As he grows in age he begins to care even less to the things around him, learns finally that it will never stop changing. Hardly anything is constant and his head pounds with want for something he will never have. The cat curls around him, but he ignores it and its creature comforts. Carter beings to plot, because Carter is forever and he should have no wants.

So he reads, and he learns. He learns and he practices. He practices and he ignores the pleas of those who wish him to use his knowledge to help those in need. He ignores and works and learns and hardly blinks when suddenly the cat stops curling around him when he feels poorly, or chirps quietly as reminders of time or other foolish things it feels he needs to remember. He has an answer he needs to find, and not even the wheezing breathes of a cat that really should have died by now will stop his search.


Then, of course, he finds his answer. He has no idea if it has been a truly long time or why he should care if it has. When he gets up to leave, to find the one he seeks, the cat stumbles up behind him to follow. It jumps as if to land on his shoulder, but the landing is not as sound as it once might have been if Carter had ever cared to pay attention. But Carter cares for no one but himself and so he brushes it off and keeps walking.

Every second, every step he takes causes the pounding to grow stronger. He wants and his body knows that it is close to having what it wants, Carter thinks, close to having a daemon. He is thin and weak but it does not matter, nothing matters so long as he gets what he wants. He wants a soul. The cat staggers behind him, desperate to keep up for a reason he does not care to recognize over himself, his want. It's hair has finally gone grey and it is sickly but still it tries, even after it gets so far away the thought of catching up is laughable. But what does Carter care, when he is almost there? He keeps walking.


When he opens the door to the place he seeks, he finds a woman who meets his eye. She sees things, has seen things he never would have been able to, even after all his years. But Carter does not care because Carter cares for no one but himself, and the pounding is so horrible now, everything he wants right in front of him.
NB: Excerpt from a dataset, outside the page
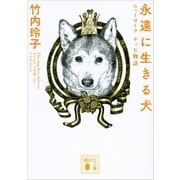 永遠に生きる犬 ニューヨーク チョビ物語（講談社） [電子書籍]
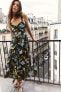 Фото #1 товара Платье миди с цветочным принтом ZARA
And so he speaks. "Give it to me. Give me my soul." And his voice is a rasp, but a thousand years hunched over books and studies and papers without a thought of taking care of oneself will do that to a person. He doesn't have the time, needs a soul immediately. The pounding is everything now, his need for his soul consuming him. Soon it feels there will be nothing left.

But the woman only smirks, her eyes holding a million different words and experiences despite being as young as Carter is old. Then she speaks and her eyes glitter the same color as her daemon sitting beside her, watching for something Carter couldn't care to know. "Oh, honey. You already have a soul. Can't you hear it?"
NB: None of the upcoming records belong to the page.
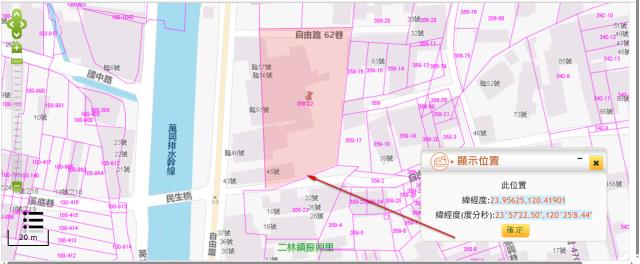 二林建地拍賣-2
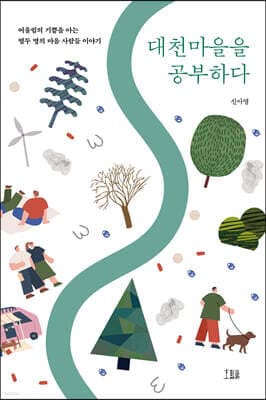 대천마을을 공부하다 표지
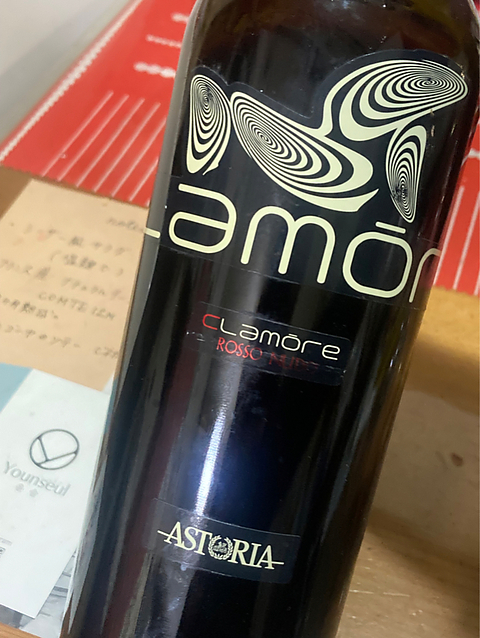 Astoria Clamŏre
Carter doesn't understand, waits for the words to comprehend into something as clear as the knowledge suddenly lodged in his chest that something was about to happen, is happening. And miles and miles away, the sick cat whines for someone who only ever cared for himself as it collapses, gives into a sickness that has been eating away at it since it met Carter.

The pounding in Carter's head reaches a horrifying crescendo and he has an odd thought about how he had never fallen victim to any illness that decimated so many lives that he never cared to notice but always felt an odd pang of sympathy for; the only pity he would give, even if only for a second.
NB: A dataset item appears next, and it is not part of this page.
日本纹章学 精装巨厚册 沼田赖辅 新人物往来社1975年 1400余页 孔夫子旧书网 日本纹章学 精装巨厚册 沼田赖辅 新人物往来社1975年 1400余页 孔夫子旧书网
And then his vision starts to fade around the edges, and Carter wonders about what else he never got around to noticing, too focused on the pounding that has not stopped, never stopped, will never stop, can he have his soul so it will stop?

It was never a pounding in the back of his skull, was it? It the pain of rejection of something he never cared for. Or was it a heartbeat? 

(Could it be both?)

Carter takes another step -to properly enter the threshold or to sit down or something while this realization shakes him to the core- when he feels a 'snap!' and the pounding stops abruptly.

Carter falls -an unknowing parallel to an old grey cat once black. The cat wonders if Carter had ever cared as it dies. Carter dies with the knowledge that he didn't.

Notes:

well, uhm... that happened. hope you liked it?